SET PROBLEM: Rewrite the entries below, swapping "green wooden bracket" for "green timber bracket" wherever it appears and keeping everything else the same.

+++ SUPPLIED MATERIAL

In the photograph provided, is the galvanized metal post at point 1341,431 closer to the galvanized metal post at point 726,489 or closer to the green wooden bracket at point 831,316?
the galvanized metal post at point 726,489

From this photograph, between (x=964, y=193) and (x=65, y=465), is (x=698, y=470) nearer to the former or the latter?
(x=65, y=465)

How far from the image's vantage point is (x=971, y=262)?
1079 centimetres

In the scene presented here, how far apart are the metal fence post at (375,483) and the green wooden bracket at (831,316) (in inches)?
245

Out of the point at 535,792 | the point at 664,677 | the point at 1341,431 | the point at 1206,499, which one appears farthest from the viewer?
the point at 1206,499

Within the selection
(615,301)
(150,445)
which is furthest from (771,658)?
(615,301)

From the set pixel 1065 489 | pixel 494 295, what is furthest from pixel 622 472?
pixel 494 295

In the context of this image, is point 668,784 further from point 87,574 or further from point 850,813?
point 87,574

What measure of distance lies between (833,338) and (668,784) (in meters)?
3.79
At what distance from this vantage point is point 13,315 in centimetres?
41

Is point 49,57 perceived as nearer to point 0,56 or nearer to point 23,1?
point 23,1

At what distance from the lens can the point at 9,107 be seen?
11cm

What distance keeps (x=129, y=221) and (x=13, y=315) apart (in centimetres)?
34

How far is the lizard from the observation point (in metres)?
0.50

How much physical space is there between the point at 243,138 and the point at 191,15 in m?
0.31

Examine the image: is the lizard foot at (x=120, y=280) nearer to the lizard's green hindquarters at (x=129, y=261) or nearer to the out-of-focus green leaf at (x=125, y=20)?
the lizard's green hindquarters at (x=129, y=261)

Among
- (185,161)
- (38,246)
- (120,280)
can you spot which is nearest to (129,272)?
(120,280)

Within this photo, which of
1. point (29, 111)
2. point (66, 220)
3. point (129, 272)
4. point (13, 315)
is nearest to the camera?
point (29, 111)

++++++

CORRECT OUTPUT:
In the photograph provided, is the galvanized metal post at point 1341,431 closer to the galvanized metal post at point 726,489 or closer to the green timber bracket at point 831,316?
the galvanized metal post at point 726,489

From this photograph, between (x=964, y=193) and (x=65, y=465), is (x=698, y=470) nearer to the former or the latter?
(x=65, y=465)

How far from the image's vantage point is (x=971, y=262)?
1079 centimetres

In the scene presented here, how far apart are the metal fence post at (375,483) and the green timber bracket at (831,316) (in inches)?
245

Out of the point at 535,792 | the point at 664,677 | the point at 1341,431 | the point at 1206,499, which one appears farthest from the viewer?
the point at 1206,499

Within the selection
(615,301)
(150,445)
which is furthest from (771,658)?
(615,301)

From the set pixel 1065 489 | pixel 494 295, what is furthest from pixel 622 472?
pixel 494 295

In the context of this image, is point 668,784 further from point 87,574 or further from point 850,813?
point 87,574

What measure of distance lies between (833,338) and (668,784) (in meters)?
3.79
At what distance from this vantage point is point 13,315 in centimetres?
41

Is point 49,57 perceived as nearer to point 0,56 or nearer to point 23,1?
point 23,1

At what distance from the lens can the point at 9,107 be seen?
11cm

What distance keeps (x=129, y=221) and (x=13, y=315) apart (in centimetres)?
34

How far is the lizard from the observation point (in metres)?
0.50

How much physical space is there between the point at 243,138 and the point at 191,15 in m?
0.31

Examine the image: is the lizard foot at (x=120, y=280) nearer to the lizard's green hindquarters at (x=129, y=261) or nearer to the out-of-focus green leaf at (x=125, y=20)?
the lizard's green hindquarters at (x=129, y=261)

Among
- (185,161)
- (38,246)
- (120,280)
can you spot which is nearest to (129,272)?
(120,280)

Within this photo, which of
1. point (29, 111)
2. point (66, 220)
3. point (129, 272)
4. point (13, 315)
is nearest to the camera?
point (29, 111)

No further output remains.